# TEXTO FORNECIDO
⁂

Chariklo: o centauro anelado

Júpiter, Saturno, Urano e Netuno têm um charme em comum: eles são circundados por vistosos anéis. Até esta semana, cientistas acreditavam que, em nosso sistema solar, essa fascinante característica era exclusividade desses quatro planetas.

Descoberta liderada por astrônomos brasileiros, porém, revela uma nova história. Pela primeira vez, foi observado que no Sistema Solar existe outro corpo celeste a ostentar uma estrutura anelada em torno de si. É Chariklo – pequeno objeto da classe dos chamados centauros. Ele assemelha-se a um asteroide e orbita o Sol entre Saturno e Urano.

Pela primeira vez, foi observado que no Sistema Solar existe outro corpo celeste – além dos planetas Júpiter, Saturno, Urano e Netuno – a ostentar uma estrutura anelada em torno de si

Chariklo fica a 16 unidades astronômicas de nós (1 unidade astronômica, que, por definição, é a distância entre a Terra e o Sol, corresponde a 149.597.871 km). Suas dimensões são modestas: ele tem 250 km de diâmetro.

“Estudar esse centauro é como estudar uma moeda de 1 real a 200 km de distância”, compara o astrônomo Felipe Braga-Ribas, pesquisador do Observatório Nacional (RJ) e principal autor do estudo que revelou a existência de dois anéis em torno do objeto. O trabalho foi publicado esta semana na Nature.

A descoberta, na verdade, foi fruto do acaso. Desde 2007, a equipe com a qual Braga-Ribas trabalha dedica-se ao estudo dos chamados objetos transnetunianos (que, como o próprio conceito sugere, estão para além da órbita de Netuno) e dos centauros. “Ainda pouco se sabe a respeito deles”, diz o astrônomo. E os esforços de sua equipe ambicionam exatamente ampliar o conhecimento acerca desses misteriosos corpos que viajam no cosmos.

Eis que em um dos estudos, quando planejavam estudar Chariklo durante um fenômeno conhecido como ocultação estelar – momento em que, como em um eclipse, o objeto passa entre uma estrela de referência e o observador –, os pesquisadores notaram que os padrões de luminosidade emitidos pelo centauro sugeriam a existência de dois anéis circundantes ao corpo.

⁂

# DADOS FORNECIDOS

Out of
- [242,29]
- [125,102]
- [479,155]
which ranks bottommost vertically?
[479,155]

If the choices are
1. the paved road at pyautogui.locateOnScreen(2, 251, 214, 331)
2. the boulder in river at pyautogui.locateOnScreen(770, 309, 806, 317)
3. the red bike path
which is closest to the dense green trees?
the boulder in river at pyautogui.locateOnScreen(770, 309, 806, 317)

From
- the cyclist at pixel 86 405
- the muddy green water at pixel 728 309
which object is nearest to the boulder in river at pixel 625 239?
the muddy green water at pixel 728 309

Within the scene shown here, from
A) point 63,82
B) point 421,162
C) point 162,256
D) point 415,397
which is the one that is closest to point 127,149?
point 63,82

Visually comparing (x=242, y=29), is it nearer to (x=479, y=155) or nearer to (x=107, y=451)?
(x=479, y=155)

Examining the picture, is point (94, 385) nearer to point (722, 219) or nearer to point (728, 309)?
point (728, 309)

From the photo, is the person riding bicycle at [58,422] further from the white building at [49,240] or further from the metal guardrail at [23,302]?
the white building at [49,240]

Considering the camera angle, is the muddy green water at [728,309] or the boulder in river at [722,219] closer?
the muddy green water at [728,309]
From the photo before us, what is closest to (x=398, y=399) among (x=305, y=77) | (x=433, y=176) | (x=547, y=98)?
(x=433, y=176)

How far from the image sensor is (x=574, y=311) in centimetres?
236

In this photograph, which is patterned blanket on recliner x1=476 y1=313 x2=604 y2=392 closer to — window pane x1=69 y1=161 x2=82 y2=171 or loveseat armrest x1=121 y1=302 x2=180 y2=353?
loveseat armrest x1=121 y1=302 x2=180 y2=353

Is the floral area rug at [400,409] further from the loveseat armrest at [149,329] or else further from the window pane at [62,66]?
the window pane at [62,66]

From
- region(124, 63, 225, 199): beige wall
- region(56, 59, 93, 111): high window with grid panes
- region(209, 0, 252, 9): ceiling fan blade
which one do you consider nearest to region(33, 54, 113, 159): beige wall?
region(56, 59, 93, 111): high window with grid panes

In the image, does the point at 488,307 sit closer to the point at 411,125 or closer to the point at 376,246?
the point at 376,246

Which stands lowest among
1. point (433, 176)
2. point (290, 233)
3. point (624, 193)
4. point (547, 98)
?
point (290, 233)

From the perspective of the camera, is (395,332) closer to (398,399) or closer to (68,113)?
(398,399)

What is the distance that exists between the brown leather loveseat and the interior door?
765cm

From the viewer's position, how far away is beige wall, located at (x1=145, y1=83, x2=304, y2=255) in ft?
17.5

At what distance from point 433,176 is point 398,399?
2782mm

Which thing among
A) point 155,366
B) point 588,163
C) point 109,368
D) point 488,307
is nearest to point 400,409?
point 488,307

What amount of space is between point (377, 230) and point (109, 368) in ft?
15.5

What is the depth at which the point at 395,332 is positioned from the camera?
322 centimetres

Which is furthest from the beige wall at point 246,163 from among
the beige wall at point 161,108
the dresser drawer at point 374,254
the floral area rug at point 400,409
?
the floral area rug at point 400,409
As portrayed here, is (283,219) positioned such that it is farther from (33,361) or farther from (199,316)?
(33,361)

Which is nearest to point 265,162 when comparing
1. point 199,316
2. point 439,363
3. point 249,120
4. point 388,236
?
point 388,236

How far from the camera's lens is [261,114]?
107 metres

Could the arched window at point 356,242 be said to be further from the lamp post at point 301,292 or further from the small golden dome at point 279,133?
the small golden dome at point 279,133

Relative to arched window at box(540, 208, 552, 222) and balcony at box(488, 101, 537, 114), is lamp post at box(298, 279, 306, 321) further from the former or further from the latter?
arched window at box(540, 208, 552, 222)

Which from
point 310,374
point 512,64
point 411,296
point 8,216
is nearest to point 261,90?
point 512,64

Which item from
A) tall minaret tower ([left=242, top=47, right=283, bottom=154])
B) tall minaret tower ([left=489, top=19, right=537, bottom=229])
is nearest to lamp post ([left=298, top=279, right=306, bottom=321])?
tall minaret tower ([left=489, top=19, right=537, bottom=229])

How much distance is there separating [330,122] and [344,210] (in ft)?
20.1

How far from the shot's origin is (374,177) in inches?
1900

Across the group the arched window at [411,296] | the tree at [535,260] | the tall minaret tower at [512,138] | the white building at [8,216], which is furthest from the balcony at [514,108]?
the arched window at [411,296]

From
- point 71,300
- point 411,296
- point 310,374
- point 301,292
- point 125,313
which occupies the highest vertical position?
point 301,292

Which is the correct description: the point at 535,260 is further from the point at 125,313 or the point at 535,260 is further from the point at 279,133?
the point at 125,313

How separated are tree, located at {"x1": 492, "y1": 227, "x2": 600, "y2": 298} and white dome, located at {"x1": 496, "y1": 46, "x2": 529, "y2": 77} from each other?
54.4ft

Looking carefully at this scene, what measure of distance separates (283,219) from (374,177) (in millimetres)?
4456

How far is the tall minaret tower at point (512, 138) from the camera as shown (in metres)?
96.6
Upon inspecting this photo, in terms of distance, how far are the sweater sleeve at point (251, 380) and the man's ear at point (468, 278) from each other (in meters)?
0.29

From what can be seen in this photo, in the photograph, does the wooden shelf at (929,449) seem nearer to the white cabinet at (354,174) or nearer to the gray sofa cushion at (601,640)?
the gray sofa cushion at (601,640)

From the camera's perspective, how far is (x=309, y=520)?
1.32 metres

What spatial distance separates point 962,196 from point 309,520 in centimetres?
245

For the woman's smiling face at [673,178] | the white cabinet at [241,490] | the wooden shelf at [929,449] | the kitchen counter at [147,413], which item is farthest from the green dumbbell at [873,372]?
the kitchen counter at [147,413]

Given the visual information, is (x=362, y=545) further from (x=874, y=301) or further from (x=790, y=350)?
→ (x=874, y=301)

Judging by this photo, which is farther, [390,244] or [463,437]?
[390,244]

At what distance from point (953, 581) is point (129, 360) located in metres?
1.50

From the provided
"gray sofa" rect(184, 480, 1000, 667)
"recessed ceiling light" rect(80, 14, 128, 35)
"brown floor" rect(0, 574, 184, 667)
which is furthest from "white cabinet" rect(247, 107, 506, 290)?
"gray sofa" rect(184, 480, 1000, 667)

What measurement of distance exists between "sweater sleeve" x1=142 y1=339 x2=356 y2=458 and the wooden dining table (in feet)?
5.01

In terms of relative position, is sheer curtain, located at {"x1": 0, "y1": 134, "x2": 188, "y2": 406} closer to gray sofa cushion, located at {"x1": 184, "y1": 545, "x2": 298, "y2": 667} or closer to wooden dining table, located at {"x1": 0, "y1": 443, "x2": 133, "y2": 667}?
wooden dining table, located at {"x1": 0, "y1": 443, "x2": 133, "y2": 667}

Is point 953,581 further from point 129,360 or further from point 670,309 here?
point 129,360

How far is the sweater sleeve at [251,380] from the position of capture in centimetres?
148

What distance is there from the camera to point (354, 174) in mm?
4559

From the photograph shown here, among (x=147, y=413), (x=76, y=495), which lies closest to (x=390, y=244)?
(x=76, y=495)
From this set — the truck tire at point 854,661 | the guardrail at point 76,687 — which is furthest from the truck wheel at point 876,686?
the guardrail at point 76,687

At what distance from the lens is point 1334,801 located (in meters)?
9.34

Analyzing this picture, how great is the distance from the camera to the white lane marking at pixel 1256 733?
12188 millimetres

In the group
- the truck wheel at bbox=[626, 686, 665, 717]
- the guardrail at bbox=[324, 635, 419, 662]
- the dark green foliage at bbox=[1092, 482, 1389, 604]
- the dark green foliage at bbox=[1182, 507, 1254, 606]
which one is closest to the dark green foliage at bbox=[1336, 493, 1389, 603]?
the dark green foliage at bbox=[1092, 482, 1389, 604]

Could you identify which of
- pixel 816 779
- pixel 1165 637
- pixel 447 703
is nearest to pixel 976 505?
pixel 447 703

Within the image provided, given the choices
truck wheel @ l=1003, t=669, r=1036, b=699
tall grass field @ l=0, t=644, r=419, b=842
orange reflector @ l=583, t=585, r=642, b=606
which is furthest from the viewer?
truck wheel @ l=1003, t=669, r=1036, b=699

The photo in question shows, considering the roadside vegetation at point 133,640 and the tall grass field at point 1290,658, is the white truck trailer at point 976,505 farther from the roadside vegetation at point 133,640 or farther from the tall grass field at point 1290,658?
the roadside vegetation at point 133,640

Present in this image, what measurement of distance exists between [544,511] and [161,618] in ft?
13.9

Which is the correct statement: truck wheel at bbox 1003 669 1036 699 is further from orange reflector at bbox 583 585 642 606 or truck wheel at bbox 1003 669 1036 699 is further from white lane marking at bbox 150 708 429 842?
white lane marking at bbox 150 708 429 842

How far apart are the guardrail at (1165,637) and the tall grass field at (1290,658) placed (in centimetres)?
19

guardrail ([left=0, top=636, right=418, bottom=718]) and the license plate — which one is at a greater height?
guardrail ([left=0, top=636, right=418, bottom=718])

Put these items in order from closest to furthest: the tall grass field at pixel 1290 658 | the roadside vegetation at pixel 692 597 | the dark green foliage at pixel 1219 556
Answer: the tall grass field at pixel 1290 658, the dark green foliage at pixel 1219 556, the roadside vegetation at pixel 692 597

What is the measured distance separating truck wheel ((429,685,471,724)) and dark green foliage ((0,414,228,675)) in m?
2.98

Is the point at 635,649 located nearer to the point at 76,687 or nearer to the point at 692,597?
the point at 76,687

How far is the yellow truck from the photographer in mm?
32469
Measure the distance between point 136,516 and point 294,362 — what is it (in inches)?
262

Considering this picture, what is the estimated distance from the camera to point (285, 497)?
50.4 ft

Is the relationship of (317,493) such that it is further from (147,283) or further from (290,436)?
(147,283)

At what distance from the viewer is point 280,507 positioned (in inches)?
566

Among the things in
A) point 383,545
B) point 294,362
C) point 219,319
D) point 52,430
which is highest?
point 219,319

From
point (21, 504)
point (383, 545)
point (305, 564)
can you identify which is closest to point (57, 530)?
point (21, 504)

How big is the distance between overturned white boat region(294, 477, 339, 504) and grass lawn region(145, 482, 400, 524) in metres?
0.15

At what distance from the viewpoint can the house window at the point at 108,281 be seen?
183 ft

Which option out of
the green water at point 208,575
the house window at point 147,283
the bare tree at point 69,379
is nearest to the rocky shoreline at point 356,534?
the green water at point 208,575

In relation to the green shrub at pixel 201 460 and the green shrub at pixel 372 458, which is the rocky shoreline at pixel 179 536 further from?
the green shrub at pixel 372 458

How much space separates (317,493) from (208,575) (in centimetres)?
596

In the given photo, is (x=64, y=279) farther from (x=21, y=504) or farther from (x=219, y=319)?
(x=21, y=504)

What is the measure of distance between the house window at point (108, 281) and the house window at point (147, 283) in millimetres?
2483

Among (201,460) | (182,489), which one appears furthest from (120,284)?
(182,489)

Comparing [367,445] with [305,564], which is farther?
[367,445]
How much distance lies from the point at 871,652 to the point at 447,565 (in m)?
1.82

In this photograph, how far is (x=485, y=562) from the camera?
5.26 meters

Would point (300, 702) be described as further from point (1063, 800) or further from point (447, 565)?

⁂

# TAREFAS PROPOSTAS
- 1) Segundo o texto sobre Chariklo, qual é o diâmetro desse centauro?
- 2) Cite o trecho do texto sobre Chariklo que começa em "Eis que em um" e vai até "circundantes ao corpo.", incluindo essas palavras, sem alterar nada.

# RESPOSTAS ABAIXO
- 1) Chariklo tem 250 km de diâmetro.

- 2)
Eis que em um dos estudos, quando planejavam estudar Chariklo durante um fenômeno conhecido como ocultação estelar – momento em que, como em um eclipse, o objeto passa entre uma estrela de referência e o observador –, os pesquisadores notaram que os padrões de luminosidade emitidos pelo centauro sugeriam a existência de dois anéis circundantes ao corpo.